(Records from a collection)
-- start --

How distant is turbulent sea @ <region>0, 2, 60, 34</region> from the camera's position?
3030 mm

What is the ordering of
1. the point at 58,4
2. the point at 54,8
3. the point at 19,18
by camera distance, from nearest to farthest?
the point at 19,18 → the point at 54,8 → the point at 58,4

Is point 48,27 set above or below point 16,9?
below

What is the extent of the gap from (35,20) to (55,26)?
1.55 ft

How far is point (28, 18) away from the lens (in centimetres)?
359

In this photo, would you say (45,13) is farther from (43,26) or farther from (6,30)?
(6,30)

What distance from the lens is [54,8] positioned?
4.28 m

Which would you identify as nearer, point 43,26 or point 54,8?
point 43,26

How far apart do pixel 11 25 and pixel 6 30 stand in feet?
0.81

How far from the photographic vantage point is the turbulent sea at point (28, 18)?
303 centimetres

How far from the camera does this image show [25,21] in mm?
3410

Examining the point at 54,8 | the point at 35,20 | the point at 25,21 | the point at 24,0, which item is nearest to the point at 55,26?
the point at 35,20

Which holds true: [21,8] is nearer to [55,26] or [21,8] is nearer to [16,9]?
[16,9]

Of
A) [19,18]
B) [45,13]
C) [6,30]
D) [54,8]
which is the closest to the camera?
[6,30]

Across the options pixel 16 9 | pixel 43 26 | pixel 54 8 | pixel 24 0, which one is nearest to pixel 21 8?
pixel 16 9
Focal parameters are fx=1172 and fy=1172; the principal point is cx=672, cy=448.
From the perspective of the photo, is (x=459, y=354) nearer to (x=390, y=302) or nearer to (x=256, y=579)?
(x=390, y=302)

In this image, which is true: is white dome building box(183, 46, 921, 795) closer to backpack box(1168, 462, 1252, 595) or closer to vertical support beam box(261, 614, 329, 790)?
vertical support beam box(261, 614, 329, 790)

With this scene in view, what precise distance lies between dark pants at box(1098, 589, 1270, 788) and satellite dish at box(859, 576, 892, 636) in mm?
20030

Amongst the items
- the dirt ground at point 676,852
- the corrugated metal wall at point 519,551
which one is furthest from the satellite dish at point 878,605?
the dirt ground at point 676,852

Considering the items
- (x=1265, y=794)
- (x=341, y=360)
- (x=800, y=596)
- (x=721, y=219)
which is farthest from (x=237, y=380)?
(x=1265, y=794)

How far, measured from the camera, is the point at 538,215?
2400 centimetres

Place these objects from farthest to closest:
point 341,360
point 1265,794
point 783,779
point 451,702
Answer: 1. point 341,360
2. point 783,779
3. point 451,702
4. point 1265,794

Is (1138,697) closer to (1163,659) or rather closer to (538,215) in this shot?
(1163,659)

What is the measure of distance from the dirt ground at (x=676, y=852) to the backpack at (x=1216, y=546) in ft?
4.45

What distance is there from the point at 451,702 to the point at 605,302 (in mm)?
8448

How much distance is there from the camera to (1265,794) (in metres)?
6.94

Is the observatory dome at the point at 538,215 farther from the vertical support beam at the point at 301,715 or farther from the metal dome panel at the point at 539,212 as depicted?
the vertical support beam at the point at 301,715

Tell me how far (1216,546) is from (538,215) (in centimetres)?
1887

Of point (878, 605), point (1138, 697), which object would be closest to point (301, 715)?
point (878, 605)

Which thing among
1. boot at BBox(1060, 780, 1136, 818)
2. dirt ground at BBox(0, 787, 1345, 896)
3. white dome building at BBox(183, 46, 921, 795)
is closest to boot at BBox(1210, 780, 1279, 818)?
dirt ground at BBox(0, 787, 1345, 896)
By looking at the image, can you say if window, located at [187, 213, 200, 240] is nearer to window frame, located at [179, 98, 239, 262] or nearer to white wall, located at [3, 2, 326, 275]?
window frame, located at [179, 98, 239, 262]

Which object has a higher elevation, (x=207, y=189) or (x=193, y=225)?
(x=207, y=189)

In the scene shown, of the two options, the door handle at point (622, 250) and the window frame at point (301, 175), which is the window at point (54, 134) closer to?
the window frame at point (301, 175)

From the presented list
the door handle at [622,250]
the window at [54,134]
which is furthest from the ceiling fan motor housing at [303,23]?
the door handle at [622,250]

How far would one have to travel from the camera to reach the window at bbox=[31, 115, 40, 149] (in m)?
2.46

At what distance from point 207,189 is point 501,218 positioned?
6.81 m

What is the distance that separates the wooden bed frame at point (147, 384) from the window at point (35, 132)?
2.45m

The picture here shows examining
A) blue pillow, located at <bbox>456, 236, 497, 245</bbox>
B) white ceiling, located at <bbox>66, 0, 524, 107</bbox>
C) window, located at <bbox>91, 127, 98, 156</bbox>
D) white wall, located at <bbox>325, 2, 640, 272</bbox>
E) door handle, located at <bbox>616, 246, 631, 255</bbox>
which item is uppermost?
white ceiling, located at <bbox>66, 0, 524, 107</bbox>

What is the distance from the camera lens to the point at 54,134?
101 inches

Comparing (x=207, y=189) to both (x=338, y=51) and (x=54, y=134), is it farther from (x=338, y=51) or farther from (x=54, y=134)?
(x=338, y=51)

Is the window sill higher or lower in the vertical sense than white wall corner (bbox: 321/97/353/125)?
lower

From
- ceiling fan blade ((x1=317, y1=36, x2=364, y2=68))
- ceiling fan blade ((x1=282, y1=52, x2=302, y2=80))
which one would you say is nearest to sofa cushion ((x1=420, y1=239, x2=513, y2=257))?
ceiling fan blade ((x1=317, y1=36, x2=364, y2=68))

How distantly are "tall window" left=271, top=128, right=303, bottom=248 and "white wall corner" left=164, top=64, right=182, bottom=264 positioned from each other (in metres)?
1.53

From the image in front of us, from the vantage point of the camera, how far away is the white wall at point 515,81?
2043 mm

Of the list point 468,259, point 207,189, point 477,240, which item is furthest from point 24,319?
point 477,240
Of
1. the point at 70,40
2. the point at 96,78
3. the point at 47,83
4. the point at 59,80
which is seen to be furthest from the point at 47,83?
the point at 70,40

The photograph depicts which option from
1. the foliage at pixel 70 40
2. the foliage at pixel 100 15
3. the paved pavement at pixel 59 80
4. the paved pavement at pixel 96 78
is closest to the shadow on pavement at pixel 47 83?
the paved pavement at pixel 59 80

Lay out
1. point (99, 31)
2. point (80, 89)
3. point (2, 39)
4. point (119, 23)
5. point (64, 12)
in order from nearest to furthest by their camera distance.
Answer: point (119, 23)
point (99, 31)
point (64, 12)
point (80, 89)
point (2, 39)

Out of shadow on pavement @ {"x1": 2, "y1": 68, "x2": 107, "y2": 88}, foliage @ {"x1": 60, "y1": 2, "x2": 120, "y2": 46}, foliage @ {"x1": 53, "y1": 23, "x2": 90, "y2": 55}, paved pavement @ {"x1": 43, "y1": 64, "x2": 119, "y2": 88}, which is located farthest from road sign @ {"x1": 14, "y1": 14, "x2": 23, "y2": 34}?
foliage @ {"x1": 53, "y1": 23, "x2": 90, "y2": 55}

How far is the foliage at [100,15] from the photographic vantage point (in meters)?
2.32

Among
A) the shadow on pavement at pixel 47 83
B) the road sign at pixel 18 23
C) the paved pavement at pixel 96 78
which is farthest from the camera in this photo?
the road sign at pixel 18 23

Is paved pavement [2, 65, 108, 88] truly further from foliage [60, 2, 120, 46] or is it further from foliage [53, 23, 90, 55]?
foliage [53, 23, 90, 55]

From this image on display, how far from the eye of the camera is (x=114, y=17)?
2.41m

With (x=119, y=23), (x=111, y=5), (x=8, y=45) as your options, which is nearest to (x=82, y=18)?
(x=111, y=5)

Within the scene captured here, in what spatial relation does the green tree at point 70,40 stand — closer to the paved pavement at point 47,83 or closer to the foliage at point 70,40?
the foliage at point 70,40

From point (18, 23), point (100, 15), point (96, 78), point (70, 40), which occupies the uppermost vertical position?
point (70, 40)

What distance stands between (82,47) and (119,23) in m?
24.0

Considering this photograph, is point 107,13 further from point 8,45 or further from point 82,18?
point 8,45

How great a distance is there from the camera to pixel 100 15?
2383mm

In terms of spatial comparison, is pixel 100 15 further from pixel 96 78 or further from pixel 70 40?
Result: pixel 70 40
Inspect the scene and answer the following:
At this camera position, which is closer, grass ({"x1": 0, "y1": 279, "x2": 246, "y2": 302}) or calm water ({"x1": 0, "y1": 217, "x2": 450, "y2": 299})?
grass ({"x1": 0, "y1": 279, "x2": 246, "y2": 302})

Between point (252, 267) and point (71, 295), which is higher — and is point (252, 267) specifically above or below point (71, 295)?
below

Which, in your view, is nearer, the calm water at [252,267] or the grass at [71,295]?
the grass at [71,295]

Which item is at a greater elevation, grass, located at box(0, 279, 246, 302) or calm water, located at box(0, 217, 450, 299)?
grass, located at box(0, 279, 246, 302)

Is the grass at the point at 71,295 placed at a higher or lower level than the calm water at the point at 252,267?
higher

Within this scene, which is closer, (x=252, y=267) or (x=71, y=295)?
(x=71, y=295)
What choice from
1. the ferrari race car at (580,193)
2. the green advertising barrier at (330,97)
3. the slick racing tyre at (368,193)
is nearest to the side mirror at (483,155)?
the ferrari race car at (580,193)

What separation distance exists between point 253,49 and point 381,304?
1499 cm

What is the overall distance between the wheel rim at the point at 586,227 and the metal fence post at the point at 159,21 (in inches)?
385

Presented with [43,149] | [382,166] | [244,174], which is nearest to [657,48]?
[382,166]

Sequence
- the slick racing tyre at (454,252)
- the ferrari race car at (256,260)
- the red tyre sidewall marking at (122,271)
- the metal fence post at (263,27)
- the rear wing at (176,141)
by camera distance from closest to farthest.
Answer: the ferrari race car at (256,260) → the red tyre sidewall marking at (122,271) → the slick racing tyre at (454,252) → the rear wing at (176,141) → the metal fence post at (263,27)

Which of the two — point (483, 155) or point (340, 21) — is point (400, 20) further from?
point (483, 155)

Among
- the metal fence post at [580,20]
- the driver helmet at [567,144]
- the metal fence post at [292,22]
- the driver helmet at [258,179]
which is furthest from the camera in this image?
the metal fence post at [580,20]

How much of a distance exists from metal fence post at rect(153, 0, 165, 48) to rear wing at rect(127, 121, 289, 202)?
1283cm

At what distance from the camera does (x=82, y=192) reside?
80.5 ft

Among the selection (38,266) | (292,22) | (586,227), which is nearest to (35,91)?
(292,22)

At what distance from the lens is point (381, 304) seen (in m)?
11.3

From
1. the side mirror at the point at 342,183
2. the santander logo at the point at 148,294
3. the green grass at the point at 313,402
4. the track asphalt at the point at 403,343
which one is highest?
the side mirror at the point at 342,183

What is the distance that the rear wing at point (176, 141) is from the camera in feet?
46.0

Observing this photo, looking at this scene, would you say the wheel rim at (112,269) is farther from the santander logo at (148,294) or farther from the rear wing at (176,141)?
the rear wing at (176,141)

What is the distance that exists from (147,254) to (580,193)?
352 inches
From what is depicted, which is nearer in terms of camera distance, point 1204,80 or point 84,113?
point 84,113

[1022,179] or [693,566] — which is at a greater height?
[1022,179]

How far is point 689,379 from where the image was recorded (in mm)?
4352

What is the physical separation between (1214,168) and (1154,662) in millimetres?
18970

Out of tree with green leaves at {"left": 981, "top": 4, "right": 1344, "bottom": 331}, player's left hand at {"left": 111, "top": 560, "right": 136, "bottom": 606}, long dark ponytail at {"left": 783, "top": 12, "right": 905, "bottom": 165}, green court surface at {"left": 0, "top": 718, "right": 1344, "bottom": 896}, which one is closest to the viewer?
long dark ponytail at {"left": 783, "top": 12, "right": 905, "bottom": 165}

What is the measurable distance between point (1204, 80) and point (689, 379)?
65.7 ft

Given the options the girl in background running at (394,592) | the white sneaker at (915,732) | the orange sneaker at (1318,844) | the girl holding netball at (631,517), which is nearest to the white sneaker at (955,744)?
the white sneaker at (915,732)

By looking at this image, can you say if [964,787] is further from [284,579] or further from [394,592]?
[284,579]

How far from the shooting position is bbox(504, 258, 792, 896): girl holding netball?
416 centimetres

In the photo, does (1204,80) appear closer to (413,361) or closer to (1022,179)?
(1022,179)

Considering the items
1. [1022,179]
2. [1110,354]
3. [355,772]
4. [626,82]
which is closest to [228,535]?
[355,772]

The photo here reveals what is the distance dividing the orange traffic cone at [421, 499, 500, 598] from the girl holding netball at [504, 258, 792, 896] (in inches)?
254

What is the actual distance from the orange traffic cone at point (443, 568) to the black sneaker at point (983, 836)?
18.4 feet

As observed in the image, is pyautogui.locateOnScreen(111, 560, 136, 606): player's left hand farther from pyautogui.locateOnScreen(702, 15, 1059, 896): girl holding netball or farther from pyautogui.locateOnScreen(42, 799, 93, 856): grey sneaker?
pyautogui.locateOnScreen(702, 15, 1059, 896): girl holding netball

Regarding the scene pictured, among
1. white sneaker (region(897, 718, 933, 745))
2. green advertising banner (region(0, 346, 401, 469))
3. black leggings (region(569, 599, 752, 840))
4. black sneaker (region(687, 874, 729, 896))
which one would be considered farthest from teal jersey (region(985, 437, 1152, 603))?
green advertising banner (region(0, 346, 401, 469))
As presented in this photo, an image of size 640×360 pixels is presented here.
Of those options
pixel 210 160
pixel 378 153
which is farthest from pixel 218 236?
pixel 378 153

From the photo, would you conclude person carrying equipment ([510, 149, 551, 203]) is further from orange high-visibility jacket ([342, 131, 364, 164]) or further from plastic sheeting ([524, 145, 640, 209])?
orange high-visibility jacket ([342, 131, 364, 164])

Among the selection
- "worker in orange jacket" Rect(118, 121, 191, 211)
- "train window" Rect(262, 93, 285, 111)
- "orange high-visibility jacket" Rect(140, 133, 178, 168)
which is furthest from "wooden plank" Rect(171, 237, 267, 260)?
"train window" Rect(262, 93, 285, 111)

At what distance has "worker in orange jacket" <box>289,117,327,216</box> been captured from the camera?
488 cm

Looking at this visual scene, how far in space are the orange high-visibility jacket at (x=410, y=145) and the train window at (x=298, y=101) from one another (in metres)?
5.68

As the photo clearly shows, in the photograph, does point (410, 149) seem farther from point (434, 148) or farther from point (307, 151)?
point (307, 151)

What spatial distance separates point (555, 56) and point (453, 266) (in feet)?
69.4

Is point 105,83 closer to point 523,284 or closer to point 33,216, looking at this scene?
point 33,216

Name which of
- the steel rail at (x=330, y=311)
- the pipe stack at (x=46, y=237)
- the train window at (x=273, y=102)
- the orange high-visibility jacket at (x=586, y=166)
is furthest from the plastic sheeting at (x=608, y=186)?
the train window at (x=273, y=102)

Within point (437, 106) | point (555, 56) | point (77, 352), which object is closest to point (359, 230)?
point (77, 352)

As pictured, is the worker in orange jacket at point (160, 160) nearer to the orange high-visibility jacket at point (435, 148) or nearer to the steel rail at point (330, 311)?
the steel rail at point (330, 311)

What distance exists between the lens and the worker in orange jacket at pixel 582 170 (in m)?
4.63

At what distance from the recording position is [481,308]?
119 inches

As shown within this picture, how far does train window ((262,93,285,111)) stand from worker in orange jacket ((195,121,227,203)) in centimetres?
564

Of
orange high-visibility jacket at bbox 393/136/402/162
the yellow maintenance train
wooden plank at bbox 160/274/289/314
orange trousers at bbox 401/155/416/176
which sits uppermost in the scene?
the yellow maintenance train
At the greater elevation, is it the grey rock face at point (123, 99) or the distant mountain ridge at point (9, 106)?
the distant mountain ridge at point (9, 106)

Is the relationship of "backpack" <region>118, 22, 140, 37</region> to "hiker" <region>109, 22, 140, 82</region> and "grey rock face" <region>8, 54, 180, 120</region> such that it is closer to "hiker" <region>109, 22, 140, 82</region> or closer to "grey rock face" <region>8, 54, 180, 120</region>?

-- end --

What is asked: Begin with the line that contains "Within point (437, 106)" and set down each line exactly until the records above end, including the final line.

Answer:
Within point (437, 106) | point (555, 56) | point (77, 352), which object is closest to point (359, 230)?
point (77, 352)

As pictured, is the worker in orange jacket at point (160, 160) nearer to the orange high-visibility jacket at point (435, 148) or nearer to the steel rail at point (330, 311)?
the steel rail at point (330, 311)

What distance exists between the lens and the worker in orange jacket at pixel 582 170 (in m)?
4.63

At what distance from the recording position is [481,308]?
119 inches

As shown within this picture, how far does train window ((262,93,285,111)) stand from worker in orange jacket ((195,121,227,203)) in centimetres?
564

Of
orange high-visibility jacket at bbox 393/136/402/162
the yellow maintenance train
wooden plank at bbox 160/274/289/314
orange trousers at bbox 401/155/416/176
which sits uppermost in the scene?
the yellow maintenance train
At the greater elevation, is it the grey rock face at point (123, 99) or the distant mountain ridge at point (9, 106)?
the distant mountain ridge at point (9, 106)

Is the relationship of "backpack" <region>118, 22, 140, 37</region> to "hiker" <region>109, 22, 140, 82</region> and "grey rock face" <region>8, 54, 180, 120</region> such that it is closer to "hiker" <region>109, 22, 140, 82</region> or closer to "grey rock face" <region>8, 54, 180, 120</region>?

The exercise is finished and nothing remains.